══ ESTRATTO DELLA PAGINA

Una linea, intanto, i giudici capitolini di piazza Cavour ieri pomeriggio l’hanno tracciata in via definitiva. Il sistema di accoglienza multietnica realizzato in questi ultimi venti anni nella Locride dall’europarlamentare di Avs e attuale sindaco di Riace non era una truffa. Respinto, dunque, in quanto giudicato inammissibile il ricorso della Procura generale di Reggio Calabria che chiedeva l’annullamento con rinvio della sentenza di appello che aveva assolto Lucano e altri 12 imputati dai reati di truffa ai danni dello Stato, abuso di ufficio e falso relativamente a 56 delibere comunali (quest’ultimo crimine ascritto al solo Lucano).
IL MODELLO RIACE non era fraudolento e Lucano non si è arricchito come aveva sentenziato il tribunale di Locri nell’ottobre del 2021, condannandolo a 13 anni di reclusione e un milione di euro di multa. Una tesi demolita 2 anni più tardi dai giudici di seconde cure secondo i quali non si erano realizzata l’associazione a delinquere (la Procura generale, sul punto, non aveva nemmeno impugnato l’assoluzione), non si era verificata alcuna truffa e men che meno c’era stato arricchimento personale degli imputati.
COME NOTO, all’inizio dell’inchiesta, i pm avevano accusato l’ex sindaco di Riace di una truffa «con conseguente ingiusto profitto di 10 milioni di euro». Per il Riesame, invece, la cifra era stata ridimensionata a 343mila euro cioè «la differenza tra quanto ottenuto e le spese realmente effettuate». La Corte d’Appello infine aveva certificato che Lucano non aveva preso nemmeno quelli.
È vero che la Cassazione ha respinto ieri anche il ricorso incidentale presentato dalla difesa, che chiedeva l’annullamento della sentenza di appello per il falso relativo a una determina per un concerto, per la quale Lucano era stato condannato a un anno e mezzo. Ma trattasi di un fatto decontestualizzato dal sistema di accoglienza e che avrebbe avuto un senso processuale solo nel caso in cui fosse stata contestata la continuazione del reato ovvero l’istituto che punisce con un aumento di pena una pluralità di violazioni a seguito di plurime condotte avvinte dal medesimo disegno criminoso. Ma i giudici di piazza Castello, sede della Corte di appello reggina, avevano già espunto tale “continuazione” a differenza degli omologhi locresi.

════
══ DATI FORNITI

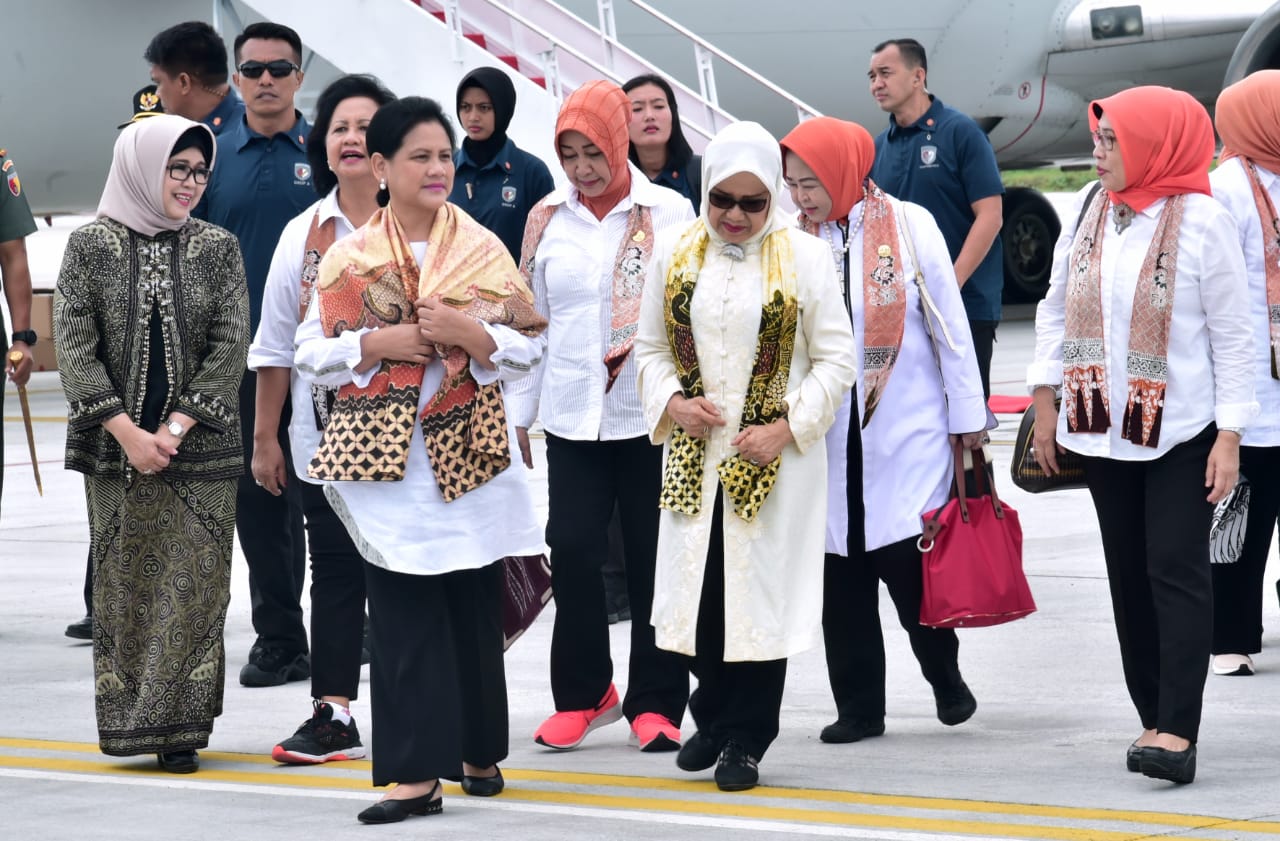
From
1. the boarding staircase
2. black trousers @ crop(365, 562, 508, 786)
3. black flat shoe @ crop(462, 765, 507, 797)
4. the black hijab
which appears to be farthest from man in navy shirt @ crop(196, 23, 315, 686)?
the boarding staircase

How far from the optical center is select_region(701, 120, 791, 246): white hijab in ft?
16.3

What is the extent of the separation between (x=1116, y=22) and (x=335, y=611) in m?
13.2

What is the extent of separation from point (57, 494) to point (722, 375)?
23.8 ft

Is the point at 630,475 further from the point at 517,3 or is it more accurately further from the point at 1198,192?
the point at 517,3

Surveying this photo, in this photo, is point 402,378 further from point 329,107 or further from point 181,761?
point 181,761

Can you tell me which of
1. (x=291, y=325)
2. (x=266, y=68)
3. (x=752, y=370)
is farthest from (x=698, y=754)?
(x=266, y=68)

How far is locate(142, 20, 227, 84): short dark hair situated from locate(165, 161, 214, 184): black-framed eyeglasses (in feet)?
5.46

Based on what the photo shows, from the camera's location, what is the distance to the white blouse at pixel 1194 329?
507cm

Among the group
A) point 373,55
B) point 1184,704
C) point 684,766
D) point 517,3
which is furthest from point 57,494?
point 1184,704

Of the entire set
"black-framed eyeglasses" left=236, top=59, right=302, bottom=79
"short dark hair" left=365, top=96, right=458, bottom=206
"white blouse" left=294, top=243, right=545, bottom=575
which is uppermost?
"black-framed eyeglasses" left=236, top=59, right=302, bottom=79

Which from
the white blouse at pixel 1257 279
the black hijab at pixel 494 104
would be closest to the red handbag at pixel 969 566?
the white blouse at pixel 1257 279

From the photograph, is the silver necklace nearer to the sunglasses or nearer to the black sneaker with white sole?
the sunglasses

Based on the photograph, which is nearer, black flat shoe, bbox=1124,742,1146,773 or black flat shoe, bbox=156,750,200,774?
black flat shoe, bbox=1124,742,1146,773

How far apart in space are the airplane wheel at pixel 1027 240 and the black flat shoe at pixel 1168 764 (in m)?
14.8
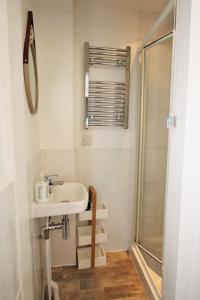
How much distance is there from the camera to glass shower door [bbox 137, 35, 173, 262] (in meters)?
1.79

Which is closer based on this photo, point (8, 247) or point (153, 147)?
point (8, 247)

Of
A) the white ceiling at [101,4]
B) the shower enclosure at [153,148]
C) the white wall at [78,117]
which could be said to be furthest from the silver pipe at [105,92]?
the white ceiling at [101,4]

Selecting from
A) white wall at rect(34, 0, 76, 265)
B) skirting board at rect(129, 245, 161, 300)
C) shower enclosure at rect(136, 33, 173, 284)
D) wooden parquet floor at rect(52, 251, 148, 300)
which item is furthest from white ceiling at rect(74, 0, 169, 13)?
wooden parquet floor at rect(52, 251, 148, 300)

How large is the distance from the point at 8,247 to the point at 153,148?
1478 millimetres

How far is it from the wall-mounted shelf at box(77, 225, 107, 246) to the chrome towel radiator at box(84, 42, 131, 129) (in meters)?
1.04

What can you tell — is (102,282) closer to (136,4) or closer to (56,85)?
(56,85)

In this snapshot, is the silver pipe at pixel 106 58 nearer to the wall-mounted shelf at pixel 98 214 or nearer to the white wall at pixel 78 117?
the white wall at pixel 78 117

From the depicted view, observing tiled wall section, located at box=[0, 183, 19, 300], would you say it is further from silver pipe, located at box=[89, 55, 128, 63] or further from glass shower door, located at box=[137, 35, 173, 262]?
silver pipe, located at box=[89, 55, 128, 63]

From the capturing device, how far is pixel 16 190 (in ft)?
3.63

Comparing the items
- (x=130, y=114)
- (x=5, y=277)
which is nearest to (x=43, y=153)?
(x=130, y=114)

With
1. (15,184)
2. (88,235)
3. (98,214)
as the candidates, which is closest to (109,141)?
(98,214)

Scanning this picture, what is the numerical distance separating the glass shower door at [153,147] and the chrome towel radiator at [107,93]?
0.18 metres

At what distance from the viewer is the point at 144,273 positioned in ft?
6.02

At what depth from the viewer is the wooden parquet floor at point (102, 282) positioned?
173 cm
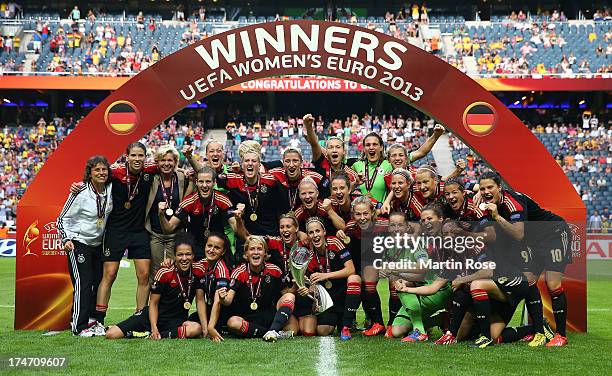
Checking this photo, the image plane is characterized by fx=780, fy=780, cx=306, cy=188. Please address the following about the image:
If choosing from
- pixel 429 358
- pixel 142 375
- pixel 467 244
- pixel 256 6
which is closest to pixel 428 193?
pixel 467 244

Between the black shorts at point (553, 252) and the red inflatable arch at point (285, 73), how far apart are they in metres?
0.78

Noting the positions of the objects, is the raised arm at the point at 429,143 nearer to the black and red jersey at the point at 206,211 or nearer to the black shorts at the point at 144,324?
the black and red jersey at the point at 206,211

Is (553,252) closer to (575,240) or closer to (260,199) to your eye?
(575,240)

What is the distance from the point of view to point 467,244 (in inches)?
268

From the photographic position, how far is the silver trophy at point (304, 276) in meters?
7.07

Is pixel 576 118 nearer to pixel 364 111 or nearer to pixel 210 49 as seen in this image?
pixel 364 111

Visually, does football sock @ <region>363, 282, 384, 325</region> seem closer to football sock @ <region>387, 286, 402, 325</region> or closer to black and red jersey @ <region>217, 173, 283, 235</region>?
football sock @ <region>387, 286, 402, 325</region>

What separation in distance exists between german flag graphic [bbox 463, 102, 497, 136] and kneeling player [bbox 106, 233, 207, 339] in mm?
3032

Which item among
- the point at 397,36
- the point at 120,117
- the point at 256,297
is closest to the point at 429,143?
the point at 256,297

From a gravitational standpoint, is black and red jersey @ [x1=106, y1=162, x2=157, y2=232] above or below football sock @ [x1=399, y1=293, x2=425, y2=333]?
above

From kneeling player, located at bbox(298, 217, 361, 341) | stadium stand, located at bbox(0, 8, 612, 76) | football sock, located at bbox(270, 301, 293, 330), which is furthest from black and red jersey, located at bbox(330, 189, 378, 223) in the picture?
stadium stand, located at bbox(0, 8, 612, 76)

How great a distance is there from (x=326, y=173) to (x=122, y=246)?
6.99 feet

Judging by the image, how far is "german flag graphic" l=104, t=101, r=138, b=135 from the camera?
7.93m

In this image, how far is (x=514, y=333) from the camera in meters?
6.97
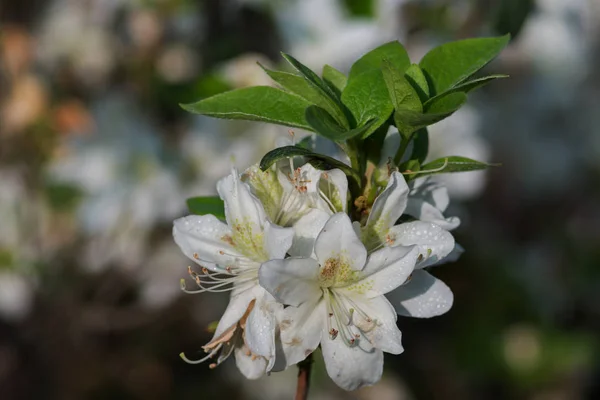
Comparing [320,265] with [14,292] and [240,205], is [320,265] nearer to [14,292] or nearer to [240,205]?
[240,205]

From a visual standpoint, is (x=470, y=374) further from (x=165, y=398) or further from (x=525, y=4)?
(x=525, y=4)

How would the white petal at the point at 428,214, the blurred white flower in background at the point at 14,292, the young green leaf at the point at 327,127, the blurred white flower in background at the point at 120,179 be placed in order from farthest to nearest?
the blurred white flower in background at the point at 14,292 < the blurred white flower in background at the point at 120,179 < the white petal at the point at 428,214 < the young green leaf at the point at 327,127

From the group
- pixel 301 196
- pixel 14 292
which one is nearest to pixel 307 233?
pixel 301 196

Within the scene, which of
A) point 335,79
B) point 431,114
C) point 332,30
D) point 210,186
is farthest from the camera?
point 332,30

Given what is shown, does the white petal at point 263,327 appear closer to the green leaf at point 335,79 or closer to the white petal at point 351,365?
the white petal at point 351,365

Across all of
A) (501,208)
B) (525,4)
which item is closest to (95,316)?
(525,4)

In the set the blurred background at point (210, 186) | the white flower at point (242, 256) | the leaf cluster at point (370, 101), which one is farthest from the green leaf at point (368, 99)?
the blurred background at point (210, 186)
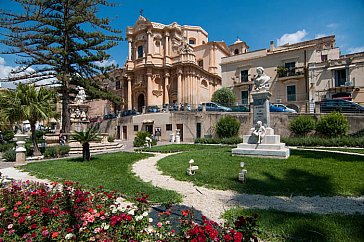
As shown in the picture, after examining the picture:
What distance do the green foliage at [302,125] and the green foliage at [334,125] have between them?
0.82 m

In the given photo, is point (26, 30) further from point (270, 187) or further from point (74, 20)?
point (270, 187)

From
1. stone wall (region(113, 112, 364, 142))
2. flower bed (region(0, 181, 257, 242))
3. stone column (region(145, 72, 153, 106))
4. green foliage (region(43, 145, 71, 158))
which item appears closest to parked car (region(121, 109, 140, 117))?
stone wall (region(113, 112, 364, 142))

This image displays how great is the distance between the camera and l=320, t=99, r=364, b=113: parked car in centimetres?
1789

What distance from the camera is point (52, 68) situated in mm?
19953

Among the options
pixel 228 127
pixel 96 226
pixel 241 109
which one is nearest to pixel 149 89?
pixel 241 109

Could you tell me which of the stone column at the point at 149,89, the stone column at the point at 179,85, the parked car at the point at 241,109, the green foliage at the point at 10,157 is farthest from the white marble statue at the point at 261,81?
the stone column at the point at 149,89

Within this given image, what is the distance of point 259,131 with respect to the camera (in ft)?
31.7

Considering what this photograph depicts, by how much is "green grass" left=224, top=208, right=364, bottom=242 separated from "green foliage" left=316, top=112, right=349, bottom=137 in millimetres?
16041

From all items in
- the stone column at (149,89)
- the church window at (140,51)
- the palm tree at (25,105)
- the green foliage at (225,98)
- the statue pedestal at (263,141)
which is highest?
the church window at (140,51)

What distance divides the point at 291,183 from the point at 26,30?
78.9ft

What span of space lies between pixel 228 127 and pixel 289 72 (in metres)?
14.4

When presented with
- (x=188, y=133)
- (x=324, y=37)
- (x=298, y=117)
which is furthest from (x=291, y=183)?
(x=324, y=37)

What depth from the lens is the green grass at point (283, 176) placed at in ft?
17.5

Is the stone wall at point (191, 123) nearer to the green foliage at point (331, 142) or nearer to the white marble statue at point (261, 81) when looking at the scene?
the green foliage at point (331, 142)
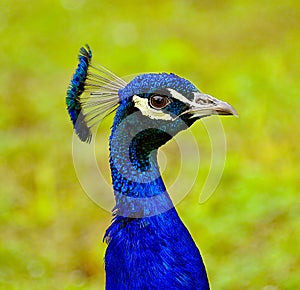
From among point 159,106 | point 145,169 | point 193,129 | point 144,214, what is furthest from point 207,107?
point 193,129

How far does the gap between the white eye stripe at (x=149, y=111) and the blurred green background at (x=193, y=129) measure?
5.02 ft

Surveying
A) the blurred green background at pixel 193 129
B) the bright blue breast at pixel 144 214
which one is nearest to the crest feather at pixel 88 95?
the bright blue breast at pixel 144 214

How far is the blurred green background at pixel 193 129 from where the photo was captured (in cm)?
413

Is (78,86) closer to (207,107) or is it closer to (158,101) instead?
(158,101)

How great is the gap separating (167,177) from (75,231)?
0.71 meters

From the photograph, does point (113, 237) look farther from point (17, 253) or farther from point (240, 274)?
point (17, 253)

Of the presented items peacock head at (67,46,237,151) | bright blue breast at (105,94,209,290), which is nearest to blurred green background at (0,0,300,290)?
bright blue breast at (105,94,209,290)

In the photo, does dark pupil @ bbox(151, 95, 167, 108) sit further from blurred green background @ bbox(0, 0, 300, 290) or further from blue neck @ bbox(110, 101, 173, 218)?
blurred green background @ bbox(0, 0, 300, 290)

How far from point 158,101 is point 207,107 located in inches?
5.8

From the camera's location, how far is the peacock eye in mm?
2389

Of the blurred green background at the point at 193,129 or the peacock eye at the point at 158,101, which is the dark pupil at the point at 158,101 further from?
the blurred green background at the point at 193,129

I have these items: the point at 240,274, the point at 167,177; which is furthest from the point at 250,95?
the point at 240,274

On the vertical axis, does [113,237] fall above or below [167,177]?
below

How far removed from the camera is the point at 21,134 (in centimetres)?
547
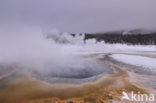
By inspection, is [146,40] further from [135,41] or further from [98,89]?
[98,89]

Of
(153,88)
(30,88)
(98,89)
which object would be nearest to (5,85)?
(30,88)

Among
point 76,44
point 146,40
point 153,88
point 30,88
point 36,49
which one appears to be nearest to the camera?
point 153,88

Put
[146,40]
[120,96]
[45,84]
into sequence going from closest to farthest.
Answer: [120,96] < [45,84] < [146,40]

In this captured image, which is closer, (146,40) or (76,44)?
(76,44)

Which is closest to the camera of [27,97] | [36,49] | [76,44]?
[27,97]

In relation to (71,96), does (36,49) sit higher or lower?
higher

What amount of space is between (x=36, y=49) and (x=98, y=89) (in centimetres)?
1599

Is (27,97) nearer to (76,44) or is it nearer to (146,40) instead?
(76,44)

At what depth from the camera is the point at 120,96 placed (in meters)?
3.45

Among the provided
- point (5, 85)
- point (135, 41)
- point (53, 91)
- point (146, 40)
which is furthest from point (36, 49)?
point (146, 40)

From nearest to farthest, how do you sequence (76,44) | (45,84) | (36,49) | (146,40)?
(45,84) → (36,49) → (76,44) → (146,40)

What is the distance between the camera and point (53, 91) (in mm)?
4164

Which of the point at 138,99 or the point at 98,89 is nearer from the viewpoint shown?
the point at 138,99

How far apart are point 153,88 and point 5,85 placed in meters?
5.85
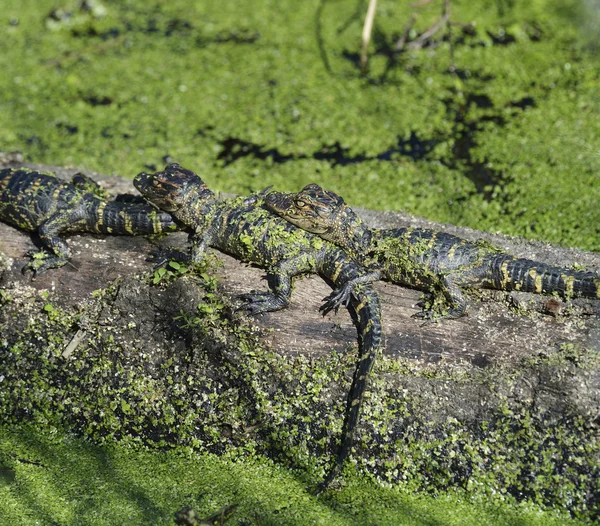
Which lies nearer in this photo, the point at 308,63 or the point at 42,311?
the point at 42,311

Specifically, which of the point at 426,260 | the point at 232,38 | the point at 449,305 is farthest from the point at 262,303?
the point at 232,38

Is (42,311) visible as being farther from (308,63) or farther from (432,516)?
(308,63)

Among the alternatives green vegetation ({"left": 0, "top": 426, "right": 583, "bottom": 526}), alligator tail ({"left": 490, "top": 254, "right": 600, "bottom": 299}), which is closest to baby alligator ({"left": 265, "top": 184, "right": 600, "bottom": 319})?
alligator tail ({"left": 490, "top": 254, "right": 600, "bottom": 299})

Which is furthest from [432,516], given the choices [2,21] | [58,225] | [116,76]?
[2,21]

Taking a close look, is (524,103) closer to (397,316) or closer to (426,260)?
(426,260)

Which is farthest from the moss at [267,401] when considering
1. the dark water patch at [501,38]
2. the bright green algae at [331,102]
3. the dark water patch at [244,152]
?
the dark water patch at [501,38]

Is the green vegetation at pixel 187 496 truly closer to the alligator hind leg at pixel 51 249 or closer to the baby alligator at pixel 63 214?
the alligator hind leg at pixel 51 249
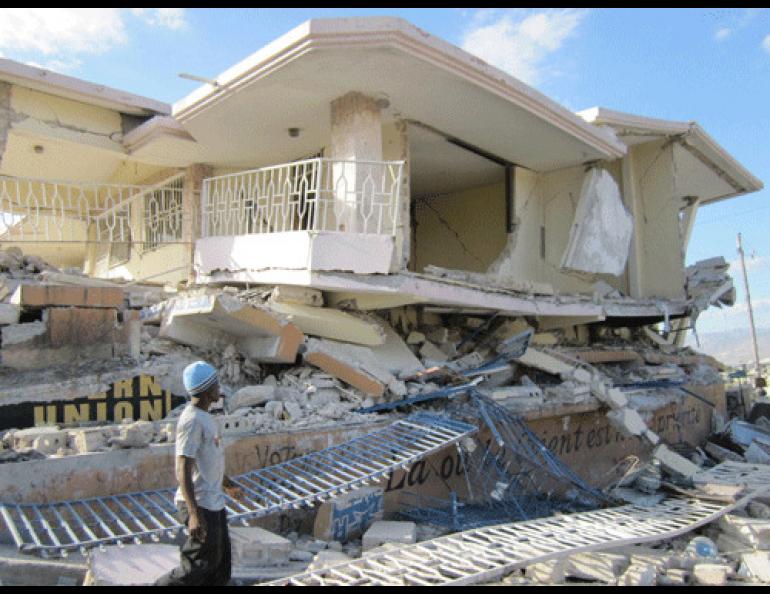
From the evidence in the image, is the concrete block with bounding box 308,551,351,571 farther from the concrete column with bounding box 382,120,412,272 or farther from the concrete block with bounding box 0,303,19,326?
the concrete column with bounding box 382,120,412,272

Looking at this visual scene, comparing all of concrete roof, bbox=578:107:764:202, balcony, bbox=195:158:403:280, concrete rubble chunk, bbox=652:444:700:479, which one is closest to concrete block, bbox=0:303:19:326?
balcony, bbox=195:158:403:280

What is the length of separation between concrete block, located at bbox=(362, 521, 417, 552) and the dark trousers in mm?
1480

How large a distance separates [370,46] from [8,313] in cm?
433

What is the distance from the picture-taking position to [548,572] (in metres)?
4.05

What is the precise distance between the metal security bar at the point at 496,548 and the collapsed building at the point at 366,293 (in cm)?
53

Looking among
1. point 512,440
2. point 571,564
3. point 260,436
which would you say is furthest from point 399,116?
point 571,564

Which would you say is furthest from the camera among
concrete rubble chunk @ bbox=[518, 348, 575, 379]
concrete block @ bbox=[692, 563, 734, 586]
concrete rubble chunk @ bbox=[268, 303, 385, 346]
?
concrete rubble chunk @ bbox=[518, 348, 575, 379]

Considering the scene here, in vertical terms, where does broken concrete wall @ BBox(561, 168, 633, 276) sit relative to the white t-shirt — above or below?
above

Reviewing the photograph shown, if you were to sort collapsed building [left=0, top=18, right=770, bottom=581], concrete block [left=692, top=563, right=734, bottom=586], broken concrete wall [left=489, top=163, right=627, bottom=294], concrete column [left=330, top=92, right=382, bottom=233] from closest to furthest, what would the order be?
concrete block [left=692, top=563, right=734, bottom=586] < collapsed building [left=0, top=18, right=770, bottom=581] < concrete column [left=330, top=92, right=382, bottom=233] < broken concrete wall [left=489, top=163, right=627, bottom=294]

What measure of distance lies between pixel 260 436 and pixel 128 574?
1.84m

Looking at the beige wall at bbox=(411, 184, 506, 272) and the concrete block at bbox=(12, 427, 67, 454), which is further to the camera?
the beige wall at bbox=(411, 184, 506, 272)

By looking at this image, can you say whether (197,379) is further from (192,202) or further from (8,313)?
(192,202)

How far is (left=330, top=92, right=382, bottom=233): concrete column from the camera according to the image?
25.4 feet

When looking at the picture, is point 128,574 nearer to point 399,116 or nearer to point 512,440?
point 512,440
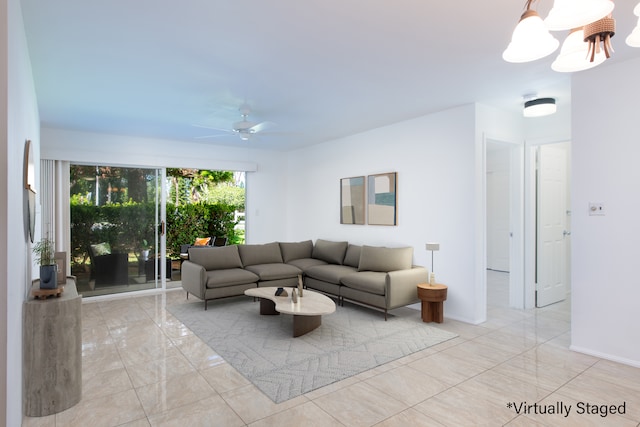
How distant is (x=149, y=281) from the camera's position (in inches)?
241

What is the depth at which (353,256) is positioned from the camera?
5.58 m

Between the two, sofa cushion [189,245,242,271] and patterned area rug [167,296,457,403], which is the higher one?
sofa cushion [189,245,242,271]

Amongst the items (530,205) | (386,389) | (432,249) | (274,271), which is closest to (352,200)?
(274,271)

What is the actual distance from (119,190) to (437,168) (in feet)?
16.2

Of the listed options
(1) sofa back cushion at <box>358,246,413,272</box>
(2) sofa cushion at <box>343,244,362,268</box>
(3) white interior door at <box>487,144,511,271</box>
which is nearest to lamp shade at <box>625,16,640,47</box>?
(1) sofa back cushion at <box>358,246,413,272</box>

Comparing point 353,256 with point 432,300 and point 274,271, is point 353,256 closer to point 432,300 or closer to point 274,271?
point 274,271

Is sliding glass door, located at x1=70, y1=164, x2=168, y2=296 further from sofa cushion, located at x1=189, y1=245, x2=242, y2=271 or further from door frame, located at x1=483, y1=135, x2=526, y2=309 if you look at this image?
door frame, located at x1=483, y1=135, x2=526, y2=309

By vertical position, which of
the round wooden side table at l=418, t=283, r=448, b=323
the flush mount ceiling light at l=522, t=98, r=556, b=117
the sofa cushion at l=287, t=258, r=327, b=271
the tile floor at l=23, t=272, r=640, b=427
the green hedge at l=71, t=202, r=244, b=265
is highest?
the flush mount ceiling light at l=522, t=98, r=556, b=117

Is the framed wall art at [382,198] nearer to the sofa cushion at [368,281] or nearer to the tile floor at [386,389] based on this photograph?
the sofa cushion at [368,281]

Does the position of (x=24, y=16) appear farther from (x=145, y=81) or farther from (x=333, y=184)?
(x=333, y=184)

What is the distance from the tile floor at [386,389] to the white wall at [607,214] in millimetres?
316

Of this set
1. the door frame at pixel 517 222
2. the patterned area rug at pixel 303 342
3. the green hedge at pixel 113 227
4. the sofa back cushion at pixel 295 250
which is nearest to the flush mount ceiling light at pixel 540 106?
the door frame at pixel 517 222

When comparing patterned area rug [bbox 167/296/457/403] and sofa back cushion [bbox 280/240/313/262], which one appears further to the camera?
sofa back cushion [bbox 280/240/313/262]

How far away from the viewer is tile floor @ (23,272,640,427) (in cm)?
234
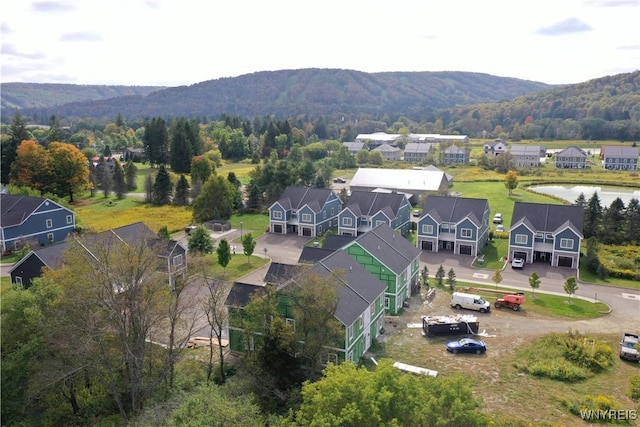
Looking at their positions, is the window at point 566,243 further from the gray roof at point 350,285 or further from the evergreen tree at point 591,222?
the gray roof at point 350,285

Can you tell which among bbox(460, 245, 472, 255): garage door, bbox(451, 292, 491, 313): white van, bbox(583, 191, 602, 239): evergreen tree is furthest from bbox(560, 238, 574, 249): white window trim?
bbox(451, 292, 491, 313): white van

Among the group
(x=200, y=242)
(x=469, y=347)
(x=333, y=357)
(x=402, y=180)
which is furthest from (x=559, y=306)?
(x=402, y=180)

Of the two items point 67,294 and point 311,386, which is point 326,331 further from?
point 67,294

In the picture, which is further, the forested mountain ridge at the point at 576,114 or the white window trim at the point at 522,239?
the forested mountain ridge at the point at 576,114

════

- _DETTAGLI DEL COMPITO_
Restituisci senza modifiche il passo dell'articolo sull'assoluzione di Lucano che inizia con le parole "È vero che la" e si chiude dopo "degli omologhi locresi.".

- _RISPOSTA COMPLETA_
È vero che la Cassazione ha respinto ieri anche il ricorso incidentale presentato dalla difesa, che chiedeva l’annullamento della sentenza di appello per il falso relativo a una determina per un concerto, per la quale Lucano era stato condannato a un anno e mezzo. Ma trattasi di un fatto decontestualizzato dal sistema di accoglienza e che avrebbe avuto un senso processuale solo nel caso in cui fosse stata contestata la continuazione del reato ovvero l’istituto che punisce con un aumento di pena una pluralità di violazioni a seguito di plurime condotte avvinte dal medesimo disegno criminoso. Ma i giudici di piazza Castello, sede della Corte di appello reggina, avevano già espunto tale “continuazione” a differenza degli omologhi locresi.